The Royal Botanic Garden Edinburgh, Scotland
Over time the Royal Botanic Garden has become world renowned. It was first founded in the 17th century as a single physic garden. Today, it has expanded to cover four gardens and houses a variety of exotic plant life. To top things off, the Royal Botanic Garden is a world renowned focal point for education and plant science.
Botanical Garden and Museum Berlin, Germany
If you’re looking to get away from the city for a bit, you should take a trip to the Botanical Garden and Museum in Berlin. There’s a sharp contrast to the fast lifestyle of the city vs. the serenity and beauty at this beautiful greenhouse. Some people claim that time slows down the moment you step through the front door. Once you’ve had your fill of the garden, you can enjoy the wonders of the botanical museum. You’ll be able to enjoy astonishing exhibits before heading back into the hustle and bustle of the city.

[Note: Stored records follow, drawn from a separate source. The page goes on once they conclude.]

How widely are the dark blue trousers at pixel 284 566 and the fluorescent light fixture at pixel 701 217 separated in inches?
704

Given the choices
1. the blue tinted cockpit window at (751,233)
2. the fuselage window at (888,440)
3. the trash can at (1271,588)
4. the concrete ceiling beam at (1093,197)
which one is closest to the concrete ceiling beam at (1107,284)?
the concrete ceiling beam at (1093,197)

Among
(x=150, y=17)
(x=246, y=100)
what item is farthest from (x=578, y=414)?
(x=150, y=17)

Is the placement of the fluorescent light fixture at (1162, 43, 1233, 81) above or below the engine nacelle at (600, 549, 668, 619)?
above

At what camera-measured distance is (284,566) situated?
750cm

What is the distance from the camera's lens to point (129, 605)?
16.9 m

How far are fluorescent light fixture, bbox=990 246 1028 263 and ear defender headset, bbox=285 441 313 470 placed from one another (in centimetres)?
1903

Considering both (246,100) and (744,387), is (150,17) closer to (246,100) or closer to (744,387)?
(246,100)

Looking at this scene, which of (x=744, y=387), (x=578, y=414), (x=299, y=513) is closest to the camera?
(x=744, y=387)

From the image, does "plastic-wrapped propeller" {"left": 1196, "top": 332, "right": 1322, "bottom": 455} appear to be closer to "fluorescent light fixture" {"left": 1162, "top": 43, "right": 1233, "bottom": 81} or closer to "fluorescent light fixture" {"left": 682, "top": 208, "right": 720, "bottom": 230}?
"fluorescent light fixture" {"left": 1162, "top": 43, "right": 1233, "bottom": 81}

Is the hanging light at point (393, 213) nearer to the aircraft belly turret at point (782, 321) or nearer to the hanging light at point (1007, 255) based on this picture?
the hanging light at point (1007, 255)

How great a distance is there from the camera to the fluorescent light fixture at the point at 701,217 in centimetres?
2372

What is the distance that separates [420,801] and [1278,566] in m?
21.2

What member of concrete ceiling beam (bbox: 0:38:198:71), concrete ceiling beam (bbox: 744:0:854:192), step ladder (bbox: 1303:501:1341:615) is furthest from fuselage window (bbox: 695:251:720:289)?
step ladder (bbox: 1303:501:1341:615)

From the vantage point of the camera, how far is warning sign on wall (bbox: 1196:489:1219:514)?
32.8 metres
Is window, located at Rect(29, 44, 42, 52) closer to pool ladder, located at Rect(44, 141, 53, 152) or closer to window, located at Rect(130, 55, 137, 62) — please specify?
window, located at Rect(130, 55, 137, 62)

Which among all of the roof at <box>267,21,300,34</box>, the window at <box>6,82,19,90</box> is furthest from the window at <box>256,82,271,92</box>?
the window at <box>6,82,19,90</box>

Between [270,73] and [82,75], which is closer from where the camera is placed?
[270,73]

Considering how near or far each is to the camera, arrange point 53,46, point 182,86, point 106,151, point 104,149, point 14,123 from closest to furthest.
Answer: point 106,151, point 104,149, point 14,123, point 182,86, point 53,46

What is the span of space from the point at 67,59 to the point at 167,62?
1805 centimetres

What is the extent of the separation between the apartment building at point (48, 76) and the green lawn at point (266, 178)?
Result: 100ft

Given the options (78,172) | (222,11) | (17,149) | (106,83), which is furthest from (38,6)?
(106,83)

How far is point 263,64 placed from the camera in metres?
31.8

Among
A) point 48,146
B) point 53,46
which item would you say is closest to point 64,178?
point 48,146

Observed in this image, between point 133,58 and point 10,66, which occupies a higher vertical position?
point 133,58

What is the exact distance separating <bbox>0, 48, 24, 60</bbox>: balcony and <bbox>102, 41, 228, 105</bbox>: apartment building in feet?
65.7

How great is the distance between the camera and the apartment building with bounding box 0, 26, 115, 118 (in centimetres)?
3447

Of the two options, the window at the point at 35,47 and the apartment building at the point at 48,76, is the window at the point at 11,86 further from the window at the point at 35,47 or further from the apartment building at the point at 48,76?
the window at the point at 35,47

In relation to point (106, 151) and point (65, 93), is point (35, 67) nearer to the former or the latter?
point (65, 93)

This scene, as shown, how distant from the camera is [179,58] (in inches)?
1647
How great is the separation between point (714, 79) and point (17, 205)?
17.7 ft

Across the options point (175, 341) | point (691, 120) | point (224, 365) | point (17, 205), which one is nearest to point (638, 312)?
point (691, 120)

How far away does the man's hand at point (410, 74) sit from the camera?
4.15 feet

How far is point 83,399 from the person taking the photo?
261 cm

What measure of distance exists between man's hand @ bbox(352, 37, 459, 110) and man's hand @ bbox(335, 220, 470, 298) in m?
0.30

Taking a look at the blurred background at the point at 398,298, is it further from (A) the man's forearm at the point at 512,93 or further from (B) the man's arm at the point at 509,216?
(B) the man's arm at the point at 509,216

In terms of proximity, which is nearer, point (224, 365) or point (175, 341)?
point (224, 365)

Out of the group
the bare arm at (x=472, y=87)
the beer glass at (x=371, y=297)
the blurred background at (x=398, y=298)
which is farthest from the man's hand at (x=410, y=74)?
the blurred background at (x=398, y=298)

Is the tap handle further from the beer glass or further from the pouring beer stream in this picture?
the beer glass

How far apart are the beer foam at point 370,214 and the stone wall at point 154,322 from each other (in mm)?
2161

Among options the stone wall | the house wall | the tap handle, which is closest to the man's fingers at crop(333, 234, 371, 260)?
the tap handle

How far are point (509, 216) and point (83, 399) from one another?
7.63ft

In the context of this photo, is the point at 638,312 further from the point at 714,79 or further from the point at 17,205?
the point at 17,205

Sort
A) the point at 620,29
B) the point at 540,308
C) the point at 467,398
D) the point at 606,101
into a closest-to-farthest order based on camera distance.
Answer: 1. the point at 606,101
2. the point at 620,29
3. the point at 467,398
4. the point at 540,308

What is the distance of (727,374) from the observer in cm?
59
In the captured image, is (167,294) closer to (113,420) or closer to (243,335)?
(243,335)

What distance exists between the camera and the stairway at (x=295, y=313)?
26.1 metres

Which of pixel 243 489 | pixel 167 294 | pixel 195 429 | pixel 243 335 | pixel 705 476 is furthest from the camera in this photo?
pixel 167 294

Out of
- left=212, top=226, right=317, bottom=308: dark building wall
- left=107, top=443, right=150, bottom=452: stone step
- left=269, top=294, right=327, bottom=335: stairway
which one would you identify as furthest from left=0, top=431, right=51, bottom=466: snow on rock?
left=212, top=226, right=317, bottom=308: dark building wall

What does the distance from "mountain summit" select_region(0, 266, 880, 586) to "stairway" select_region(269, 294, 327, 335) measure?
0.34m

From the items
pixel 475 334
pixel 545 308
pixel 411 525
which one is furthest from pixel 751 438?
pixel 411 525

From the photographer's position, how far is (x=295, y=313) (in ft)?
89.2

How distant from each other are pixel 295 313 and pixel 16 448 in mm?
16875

The Palm House Belfast, Northern Ireland
The Palm House is known for its assortments of exotic plants. You’ll find hanging baskets, tropical plants, birds of paradise, and various seasonal displays. The Palm House is unique in that it is one of the earliest examples of a greenhouse made from curved glass and iron. It demonstrated the ingenuity of architects as they handled glass and metal more and more during the Victorian era. The design of the Palm House was taken up by Sir Charles Lanyon, who also had a hand in designing Queen’s University. In 1839 the stone foundation was laid by Richard Turner, a well-respected ironmaster. The dome of the building was finally added in 1852.
The Botanical Garden Copenhagen, Denmark
The Botanical Garden is an extension of the Natural History Museum of Denmark at the University of Copenhagen. The garden and subsequently the greenhouse that surrounds it holds the largest known collection of living plants. It also accommodates a wide variety of plants that include three gene banks. The Botanical Garden possesses several distinguished affiliations. These include a connection to the largest Danish herbaria collections (that involve plants and fungi) as well as an affiliation with the central library for botanical literature in Denmark – BotaniskCentralbibliotek.
The Kaisaniemi Botanic Garden is an outdoor wonderland that covers approximately four hectares. It’s advised that if you visit this scenic garden, you should do so in the summertime. This is when all of the flowers and various plants are in full bloom. The central garden is a focal point of beauty where all of the exotic plants converge around a small pond. All around the premises greenhouses ensure that this garden thrives all year long. A total of ten greenhouses, open to the public, allow visitors to view exotic plants from tropical wetlands, humid rainforests, tropical wetlands, and more. This location is also where you can find the world’s biggest seed. The Kaisaniemi Botanic Garden is certainly a location for those curious about the various types of plant life around the world.
Europe is a wonderland of luxury greenhouses that house some of the most exotic plant life on the planet. Full of history, these greenhouses are a testament to the ingenuity of the times that they were built and continue to beautify the landscapes of Europe.